SELECTED EXTRACT:
Panelists spoke at lengths about the links between Latin American politics and Latin American works of literature. And yet, all the names of authors mentioned, even anecdotally, were of men.

Eventually I began keeping count. Every time a speaker mentioned a writer’s name, I took note. Men in one column, women in the other. By the end of the second day, I had four mentions of women and 44 of men (the marks pictured here continue on other pages). In this two-day discussion about Latin American literature, not a single one of those four women was Latina — not one. We were non-existent; our male counterparts were being celebrated while we’d been left forgotten, silenced, and ignored.

I’d never felt more invisible. I’ve been haunted by this for years, and even more so recently, as sexual abuse allegations against Junot Diaz have begun to surface. Here is machismo at its most dangerous. Here’s how an entire industry enables and perpetuates the abuse of power. The systems that fail to even see Latin American women writers at a two-day conference are the same systems that fail, time and again, to protect us. When an entire literary canon revolves around the praising of men’s voices, it drowns out women’s voices. It erases our stories and experiences. It leaves us vulnerable to abuses that no one in power will care to listen to.

When an entire literary canon revolves around the praising of men’s voices, it drowns out women’s voices.

I don’t know all the answers, but I do know that there are countless Latin American women writers whose voices and contributions to literature deserved to be upheld during that conference. This list is inspired by notes I took — each a reaction to a specific point mentioned by a panelist — and so it is by no means extensive. For one, it focuses mainly on women authors born and/or writing in Latin America, rather than those of us writing in the US, because it’s in response to a conversation focused largely on the Latin American “Boom” originating with male writers from Colombia, Peru, Argentina, and Mexico.

But the machismo that took root in our native countries continues to plague us across borders. This list is simply a start, a small step, toward the work required to correct it.

Maria Firmina dos Reis, Úrsula (1859)

Historical trauma, the trauma of colonialism, and crises of humanity are often discussed extensively within the context of Latin American literature. Maria Firmina dos Reis was an Afro-Brazilian abolitionist who wrote Úrsula, the first novel depicting the violence of slavery in Colonial Brazil — and she did so from the point of view of women. In dos Reis’s novel, Úrsula, her mother, and other female slaves tell of their lives and memories in their homelands and later, the violence they’re subjected to as they’re brought to Brazil. Together, their voices are a powerful counter-narrative and an example of the resistance to the erasure of memory so emblematic in Gabo’s work.

WHAT TO DO:
[a] Quote the passage on Latin American women writers from "I don’t know" up to and including "required to correct it.".
[b] Write what comes next in the passage on Latin American women writers, picking up after its final sentence.
The entries have no connection to the passage on Latin American women writers.

(Stored records)
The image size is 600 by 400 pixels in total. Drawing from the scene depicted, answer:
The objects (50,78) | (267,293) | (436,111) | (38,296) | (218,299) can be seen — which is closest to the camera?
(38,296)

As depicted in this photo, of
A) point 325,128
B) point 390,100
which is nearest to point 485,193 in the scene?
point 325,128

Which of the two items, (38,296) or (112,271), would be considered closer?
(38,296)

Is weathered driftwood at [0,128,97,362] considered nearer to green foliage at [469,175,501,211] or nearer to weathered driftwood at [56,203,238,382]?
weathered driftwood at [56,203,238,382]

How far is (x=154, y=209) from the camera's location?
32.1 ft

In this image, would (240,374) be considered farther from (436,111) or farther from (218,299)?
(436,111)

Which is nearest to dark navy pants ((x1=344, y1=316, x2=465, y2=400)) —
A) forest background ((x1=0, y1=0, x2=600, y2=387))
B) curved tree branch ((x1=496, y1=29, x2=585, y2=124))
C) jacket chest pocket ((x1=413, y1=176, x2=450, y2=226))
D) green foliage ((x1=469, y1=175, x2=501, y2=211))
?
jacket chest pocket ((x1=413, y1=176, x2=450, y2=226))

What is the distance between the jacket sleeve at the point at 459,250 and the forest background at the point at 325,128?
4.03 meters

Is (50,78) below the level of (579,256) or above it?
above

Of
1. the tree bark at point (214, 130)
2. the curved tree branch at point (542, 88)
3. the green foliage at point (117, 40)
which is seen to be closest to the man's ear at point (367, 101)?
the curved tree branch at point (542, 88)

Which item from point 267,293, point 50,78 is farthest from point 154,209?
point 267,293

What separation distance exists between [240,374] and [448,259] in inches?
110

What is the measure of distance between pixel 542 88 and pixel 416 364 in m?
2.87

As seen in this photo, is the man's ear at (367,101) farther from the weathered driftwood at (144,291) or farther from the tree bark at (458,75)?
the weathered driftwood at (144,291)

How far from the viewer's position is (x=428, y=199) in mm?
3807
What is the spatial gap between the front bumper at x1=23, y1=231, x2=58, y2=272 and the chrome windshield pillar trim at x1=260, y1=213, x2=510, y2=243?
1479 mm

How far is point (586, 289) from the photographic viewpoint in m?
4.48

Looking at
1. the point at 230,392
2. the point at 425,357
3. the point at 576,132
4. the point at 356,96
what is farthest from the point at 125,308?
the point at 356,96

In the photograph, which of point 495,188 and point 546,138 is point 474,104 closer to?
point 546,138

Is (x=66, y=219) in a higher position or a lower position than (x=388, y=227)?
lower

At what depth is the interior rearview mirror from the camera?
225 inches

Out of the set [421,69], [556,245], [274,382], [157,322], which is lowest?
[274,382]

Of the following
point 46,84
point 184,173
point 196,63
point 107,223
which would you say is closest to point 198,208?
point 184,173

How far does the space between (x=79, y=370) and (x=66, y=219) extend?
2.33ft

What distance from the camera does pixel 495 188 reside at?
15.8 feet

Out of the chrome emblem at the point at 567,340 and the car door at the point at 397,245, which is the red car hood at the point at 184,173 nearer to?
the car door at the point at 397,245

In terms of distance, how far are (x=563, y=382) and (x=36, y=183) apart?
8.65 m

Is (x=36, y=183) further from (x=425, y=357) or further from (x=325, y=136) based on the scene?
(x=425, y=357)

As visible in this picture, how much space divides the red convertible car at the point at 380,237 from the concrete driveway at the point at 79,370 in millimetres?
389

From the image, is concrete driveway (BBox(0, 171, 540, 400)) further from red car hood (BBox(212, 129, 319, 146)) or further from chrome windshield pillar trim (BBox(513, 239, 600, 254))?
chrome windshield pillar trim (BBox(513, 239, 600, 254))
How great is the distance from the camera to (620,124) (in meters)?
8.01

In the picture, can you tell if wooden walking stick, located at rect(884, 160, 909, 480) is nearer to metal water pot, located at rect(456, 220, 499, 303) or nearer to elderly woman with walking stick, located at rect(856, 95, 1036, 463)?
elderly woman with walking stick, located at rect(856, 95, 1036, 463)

REPLIES:
[a]
I don’t know all the answers, but I do know that there are countless Latin American women writers whose voices and contributions to literature deserved to be upheld during that conference. This list is inspired by notes I took — each a reaction to a specific point mentioned by a panelist — and so it is by no means extensive. For one, it focuses mainly on women authors born and/or writing in Latin America, rather than those of us writing in the US, because it’s in response to a conversation focused largely on the Latin American “Boom” originating with male writers from Colombia, Peru, Argentina, and Mexico.

But the machismo that took root in our native countries continues to plague us across borders. This list is simply a start, a small step, toward the work required to correct it.

[b]
María Luisa Bombal, House of Mist (1935) and The Shrouded Woman (1939)

Chilean author Maria Luísa Bombal is the pioneer of Latin American magical realism that you probably haven’t heard of. Her novellas blend the real with the surreal as her female narrators struggle within the confines of unhappy marriages and a male-dominated hierarchal society. As in these and other stories, the fantastical becomes an escape and a sanctuary, blurring the lines between memory, desire, and actuality. Bombal’s work predates Márquez’s work, and she was contemporaries with fellow Chilean writer Pablo Neruda, (at one point, even living with him and his wife) but her work is rarely mentioned as a precursor to what many call the “quintessential” example of magical realism, One Hundred Years of Solitude.

Marta Rojas, The Trial of Moncada (1966)

In 1953 Cuba, then-law student Fidel Castro launched an attack on Fulgencio Batista’s military barracks. Rojas, a recent journalism graduate, chronicled the bloodshed and published it despite government censorship. She later attended Castro’s trial in the aftermath of the attack, and turned its recounting into a novelized story, The Trial of Moncada. Rojas had a long, renowned journalism career, covering Cuban national and world affairs and the Vietnam war. Today she writes fiction that continues to be grounded in journalism as it sheds light on the racial and social divides in Cuba, all within the context of its colonial past. Márquez, who for decades was criticized for his friendship and support of Castro, also began his career as a journalist, and often credited his journalistic background as the trick that made the magic in his work seem real.

Isabel Allende, The House of the Spirits (1982)

To be fair, Allende’s work is often spoken about in the same breath as Marquez’s, a comparison she herself has dismissed. Yet the Chilean author of 23 books that have been translated in 25 language and sold nearly 70 million copies was deeply impacted by Gabo’s work. “In his pages, we saw ourselves in a mirror,” she has said. “It was as if someone was telling me my own story.” Allende’s debut novel, The House of the Spirits, was adapted into a movie starring Meryl Streep and Winona Ryder and is often taught in schools as the eminent example of magical realism. Ilan Stavans, a professor of Latin American and Latino culture at Amherst College in Massachusetts and publisher of Restless Books, once wrote that The House of the Spirits “symbolized the end of the old-boys club in Latin American letters.” I hope that will be true one day.

Laura Esquivel, Like Water for Chocolate (1989)

Laura Esquivel’s debut novel, Like Water for Chocolate, was a phenomenal success in her home country of Mexico, where it went into multiple printings in its first year, then was soon translated in more than 20 languages. Set during the Mexican Revolution, the novel employs magical realism and Mexican recipes to tell the story of Tita, who infuses her emotions into the food that she cooks, sometimes with alarming consequences. Her tears in a cake batter make everyone who eats it violently ill, her erotic fantasies infuse another with sheer lust. It is hard to imagine any greater conversation about magical realism taking place without mention of Esquivel’s work.

Gioconda Belli, The Inhabited Woman (2004)

Revolutionary Nicaraguan author Gioconda Belli came from privileged upbringings and joined the Sandinista National Liberation Front (FSLN) in 1970 to resist against the Somoza dictatorship. She eventually went into exile and wrote a semi-autobiographical novel that tells of a sheltered, self-involved woman whose spirit is overtaken by that of an indigenous woman, and who is galvanized to join the revolutionary movement against her country’s dictator. Belli’s work is known for fusing political activism, feminism, eroticism, and nature through magical realism.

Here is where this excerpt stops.